When is a CEO Not a CEO?

HOUSTON, TX - JULY 11: Republican presidential candidate and former Massachusetts Gov. Mitt Romney addresses the NAACP National Convention at the Geoerge R. Brown Covention Center at the Geoerge R. Brown Covention Center July 11, 2012 in Houston, Texas. Romney spoke about jobs and reducing government spending, including the Affordable Heathcare Act, during the address. (Photo by Eric Kayne/Getty Images) Photo by Eric Kayne/Getty Images

The scrutiny of Mitt Romney’s Bain Capital years devolved some weeks ago into a game of he said-he produced a document-he said. (It’s not a well-known game.) Today, the Boston Globe eats some of David Corn’s dust and points out that several documents give him ownership of BC long after February 1999, when he left it to run the Salt Lake City Olympics.

Massachusetts financial disclosure form Romney filed in 2003 states that he still owned 100 percent of Bain Capital in 2002. And Romney’s state financial disclosure forms indicate he earned at least $100,000 as a Bain “executive” in 2001 and 2002, separate from investment earnings.

The second point might comport with what Romney’s said all along. When he left BC, he did not pack up for good. He took a leave of absence. “Romney left the firm, retaining a financial interest in it,” wrote Michael Kranish and Scott Helman in The Real Romney, “and Bain Capital continued to thrive.” Instead of returning to BC after the Olympics, Romney ran for governor of Massachusetts. And then he quit.

So, who cares? The Romney campaign cares. Ever since the Bain attack resurfaced, it has been pointing to former BC executives and Fact Check websites that claimed Romney had no responsibility for what happened after February 1999. In June, the Romney campaign sent reporters a link to this FactCheck.org that knocked down Obama attacks by pointing out their dates. One fiendish BC move that made it into an Obama ad happened on “Aug. 5, 1999; Romney became president of the Olympic Committee in February of that year.” Etc.

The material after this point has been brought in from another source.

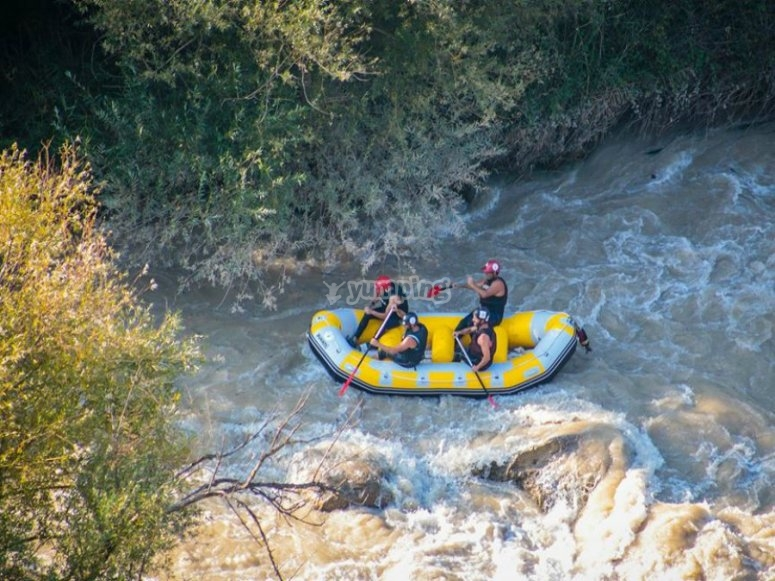 Level III rafting in Benameji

How does the campaign explain the old relationship? They point us to Fortune magazine, the receipient of freshly leaked June 2000/September 2000 BC documents.

[It] lists 18 managers of the private equity fund. Mitt Romney is not among them. Same goes for an affiliated co-investment fund, whose private placement memorandum is dated September 2000.

Then there is Bain Capital Venture Fund – the firm’s first dedicated venture capital effort – whose private placement memorandum is dated January 2001. Romney also isn’t listed among its “key investment professionals,” or as part of its day-to-day operations or investment committee.

Sure, Romney’s name appeared on Bain’s SEC filings. But he didn’t make Bain’s decisions. He only benefited financially from them. Now you see why the Obama campaign thinks it can drag this out over weeks and months. Explaining why Romney himself wasn’t really CEO during his leave of absence (when he was trying to save the American Olympics, for Pete’s sake!) involves explaining some complicated corporation-fu. In the meantime, the Obama campaign can use “outsource” in every other graf of its press releases, and ignore the Fact-Check squads.